- _Text section_
-*-*-

Another movie about an artist and his long-suffering wife needs to be more different than this.
Carey Mulligan is great as Felicia, Bradley Cooper is very good as Lenny, and looks a lot like Bernstein. The nose is only distracting in one scene, strangely enough. The movie overall is overrated. It's another movie about a selfish troubled genius with substance abuse problems who puts their spouse through the wringer while having lots of extra-martial sex.There's a lot to admire about Bernstein's work, and Cooper enjoys sharing his brilliance with us, but the movie is decidedly about his marriage first. The best thing about the story of their marriage is their performances. Mulligan plays a wife devoted to her husband's genius better than anyone. That doesn't bring anything novel to the story. It just makes all the unspoken moments Mulligan shares with us so special.
Why is it overrated? Just because it's a movie about a famous genius, and it's half in black and white for some reason, and everyone in it is upper class high society, that doesn't automatically make it Important.

-*-*-

- _Entries provided_
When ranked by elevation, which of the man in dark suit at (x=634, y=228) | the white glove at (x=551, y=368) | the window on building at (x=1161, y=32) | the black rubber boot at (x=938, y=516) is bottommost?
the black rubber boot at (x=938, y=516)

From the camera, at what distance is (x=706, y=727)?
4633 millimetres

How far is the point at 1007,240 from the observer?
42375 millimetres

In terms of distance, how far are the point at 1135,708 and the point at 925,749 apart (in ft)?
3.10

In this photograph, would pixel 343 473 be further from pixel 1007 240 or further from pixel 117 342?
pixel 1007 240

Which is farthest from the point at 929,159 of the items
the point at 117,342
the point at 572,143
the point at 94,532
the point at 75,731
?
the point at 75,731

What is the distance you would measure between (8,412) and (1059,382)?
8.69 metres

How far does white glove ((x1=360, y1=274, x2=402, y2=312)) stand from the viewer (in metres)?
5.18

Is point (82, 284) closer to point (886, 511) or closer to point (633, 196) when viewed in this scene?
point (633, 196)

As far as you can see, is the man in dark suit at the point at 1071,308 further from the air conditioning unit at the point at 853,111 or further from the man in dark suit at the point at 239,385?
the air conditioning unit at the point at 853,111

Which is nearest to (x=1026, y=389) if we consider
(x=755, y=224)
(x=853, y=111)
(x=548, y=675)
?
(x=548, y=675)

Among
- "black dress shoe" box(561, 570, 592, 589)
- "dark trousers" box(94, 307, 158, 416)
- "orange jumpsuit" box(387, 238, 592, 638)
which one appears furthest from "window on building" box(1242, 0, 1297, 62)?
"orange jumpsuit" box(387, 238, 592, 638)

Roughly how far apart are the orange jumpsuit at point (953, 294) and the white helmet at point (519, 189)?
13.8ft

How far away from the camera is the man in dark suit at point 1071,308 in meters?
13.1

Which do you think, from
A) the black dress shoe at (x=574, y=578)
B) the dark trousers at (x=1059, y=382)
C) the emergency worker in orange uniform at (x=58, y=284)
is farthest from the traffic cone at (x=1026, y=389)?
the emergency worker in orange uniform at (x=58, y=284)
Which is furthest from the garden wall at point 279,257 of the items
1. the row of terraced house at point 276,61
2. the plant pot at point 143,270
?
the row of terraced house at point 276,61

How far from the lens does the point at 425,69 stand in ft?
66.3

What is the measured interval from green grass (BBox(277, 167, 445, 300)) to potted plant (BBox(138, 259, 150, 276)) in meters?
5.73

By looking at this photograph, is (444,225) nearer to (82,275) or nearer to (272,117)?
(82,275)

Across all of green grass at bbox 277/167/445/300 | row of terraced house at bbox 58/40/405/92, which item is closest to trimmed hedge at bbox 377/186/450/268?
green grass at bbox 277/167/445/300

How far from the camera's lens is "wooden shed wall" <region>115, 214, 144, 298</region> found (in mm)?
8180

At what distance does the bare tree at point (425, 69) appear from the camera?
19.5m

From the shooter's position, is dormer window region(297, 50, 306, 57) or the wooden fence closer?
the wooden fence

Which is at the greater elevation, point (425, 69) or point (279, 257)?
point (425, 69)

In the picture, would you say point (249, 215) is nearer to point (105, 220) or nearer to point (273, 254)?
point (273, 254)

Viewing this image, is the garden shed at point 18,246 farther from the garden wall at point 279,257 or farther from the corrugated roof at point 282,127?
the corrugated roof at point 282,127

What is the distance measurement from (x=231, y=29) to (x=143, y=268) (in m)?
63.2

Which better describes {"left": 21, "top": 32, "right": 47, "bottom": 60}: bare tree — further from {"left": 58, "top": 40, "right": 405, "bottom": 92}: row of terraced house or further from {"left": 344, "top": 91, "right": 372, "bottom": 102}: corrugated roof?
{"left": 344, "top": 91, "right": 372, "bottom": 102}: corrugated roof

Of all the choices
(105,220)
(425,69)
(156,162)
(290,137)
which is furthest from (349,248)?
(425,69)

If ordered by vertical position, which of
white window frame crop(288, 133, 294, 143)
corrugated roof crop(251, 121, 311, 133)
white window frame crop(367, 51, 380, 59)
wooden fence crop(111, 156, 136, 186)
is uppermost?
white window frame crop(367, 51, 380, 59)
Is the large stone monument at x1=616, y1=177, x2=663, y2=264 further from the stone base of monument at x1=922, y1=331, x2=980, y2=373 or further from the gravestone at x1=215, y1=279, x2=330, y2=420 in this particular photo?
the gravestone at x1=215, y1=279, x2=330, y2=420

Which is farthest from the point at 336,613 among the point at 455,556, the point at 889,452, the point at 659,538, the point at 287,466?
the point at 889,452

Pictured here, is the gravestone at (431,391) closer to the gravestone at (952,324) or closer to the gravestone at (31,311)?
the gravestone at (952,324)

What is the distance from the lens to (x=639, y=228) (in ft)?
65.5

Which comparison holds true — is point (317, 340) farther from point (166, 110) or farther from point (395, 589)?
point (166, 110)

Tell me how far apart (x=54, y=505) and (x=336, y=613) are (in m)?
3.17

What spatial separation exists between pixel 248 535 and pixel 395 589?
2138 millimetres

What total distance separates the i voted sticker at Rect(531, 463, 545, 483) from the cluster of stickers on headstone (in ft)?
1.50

-*-*-

- _Set tasks_
1. In the Bernstein movie review, what is "The movie overall is overrated." in Spanish?
2. Can you extend the Bernstein movie review past its last sentence?

- _Task-by-task outputs_
1. En general, la película está sobrevalorada.

2.
Maestro reminded me of the Fosse/Verdon miniseries, and not just because Mulligan and Michelle Williams look alike. That show also dealt with the power dynamics in a creative power couple, and did it better.
The wandering camera and oblique shot composition felt arty for its own sake. Why is that guy's head half out of frame? Why is that lady behind a drapery while delivering her lines? Where is the camera going now? Nobody knows. The camera seems to reluctantly follow the action, like Cooper is desperate not to make a cookie-cutter mainstream biopic, and every muddy, overlapping conversation is like a parody of an Altman film. Then the script occasionally reverts to plainspoken revelations, like when Felicia finally snaps at Lenny on Thanksgiving in their Dakota apartment, yelling at Lenny exactly who he is and why, while the Macy's balloons float by outside. Then later, after a movie full of deeply expressive and subtle reactions, Felicia has lunch with Lenny's sister (Sarah Silverman) and just explains prosaically how she feels and why.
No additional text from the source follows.